高校生が身近で感じた問いからビジネスを考えるアントレプレナーシップ・プログラム「高校生Ring 2022」の最終審査会が東京都内で開かれ、大阪府柏原市の東大阪大学柏原高校生による県外進学者のためのホームステイマッチングサービスがグランプリに選ばれた。
主催のリクリートによると、マッチングサービスは発案した生徒が中学進学時に地元にバドミントン部がなく、祖母の家から通学することでバドミントン部のある学校へ進学できた経験を基に発想した。
この生徒がSNSを通じて全国の中高生約500人にアンケート調査したところ、約50%が県外進学を希望していたが、10人に1人は寮がないために断念していることが分かった。そこで、家族が巣立って空き部屋がある高齢者の自宅に目をつけ、遠方の学校に進学したい生徒と空き部屋を有効活用したい高齢者をマッチングするサービスを思いついた。これが実現すると、過疎地域など高校存続のために県外からの生徒を受け入れようとしている学校側にもメリットがある。
審査員からは「高校生の視点でしか思いつかないアイデア。空き家の増加や高齢化社会の進行に苦しむ社会へのインパクトも大きい」と高く評価された。受賞者は「世の中のサービスが、ある人の小さいひらめきや身近なことから生まれているということに気づいた」とコメント。ICTを活用していく技術を生徒が考えたり、培っていけるといいと考え参加したという先生は「ICT学習はインプットばかりになってしまいますが、このプログラムでアウトプットする経験に活用できることを学びました」とコメントしている。

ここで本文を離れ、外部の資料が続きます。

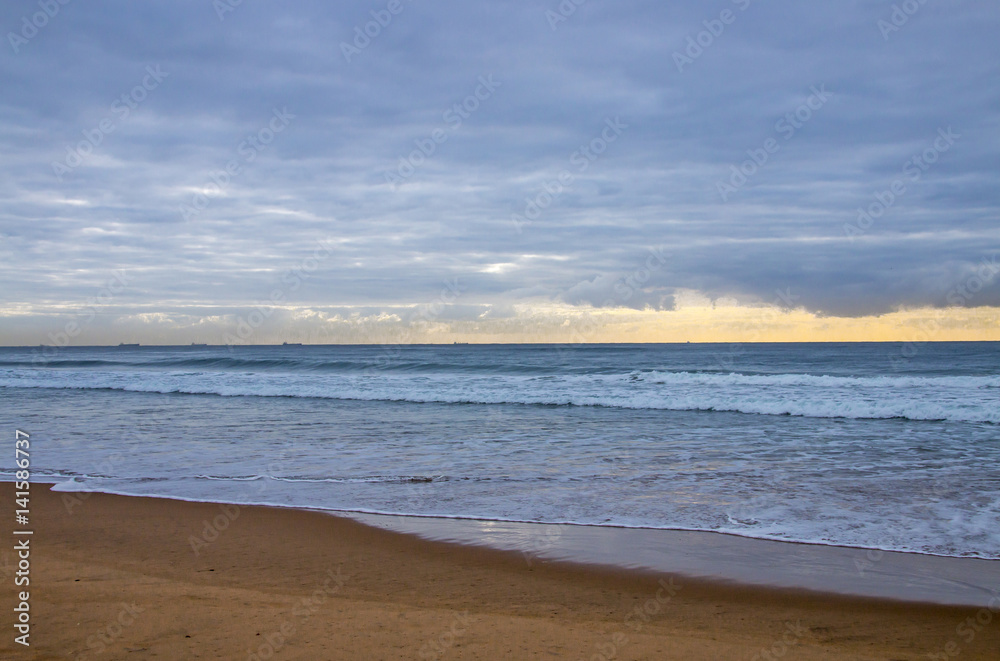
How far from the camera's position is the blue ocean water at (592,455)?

準グランプリは洛南高等学校の総合探究コース第1期生にあたる生徒たちが受賞。外出先にある美容院で安価に自分で髪形を直すことができるサブスクリプションサービスの提案で、自身が感じる課題だけでなく美容院側の「広告費をかけずに店舗に顧客を呼び込むことができる」というメリットも考えられており、審査員からは業界がここに機会を見いだせられたら良いビジネスになると評価された。受賞者は「自分が感じている課題を誰かに解決してもらうのではなく、自分で解決できる可能性があると気づくことができた」とコメントしている。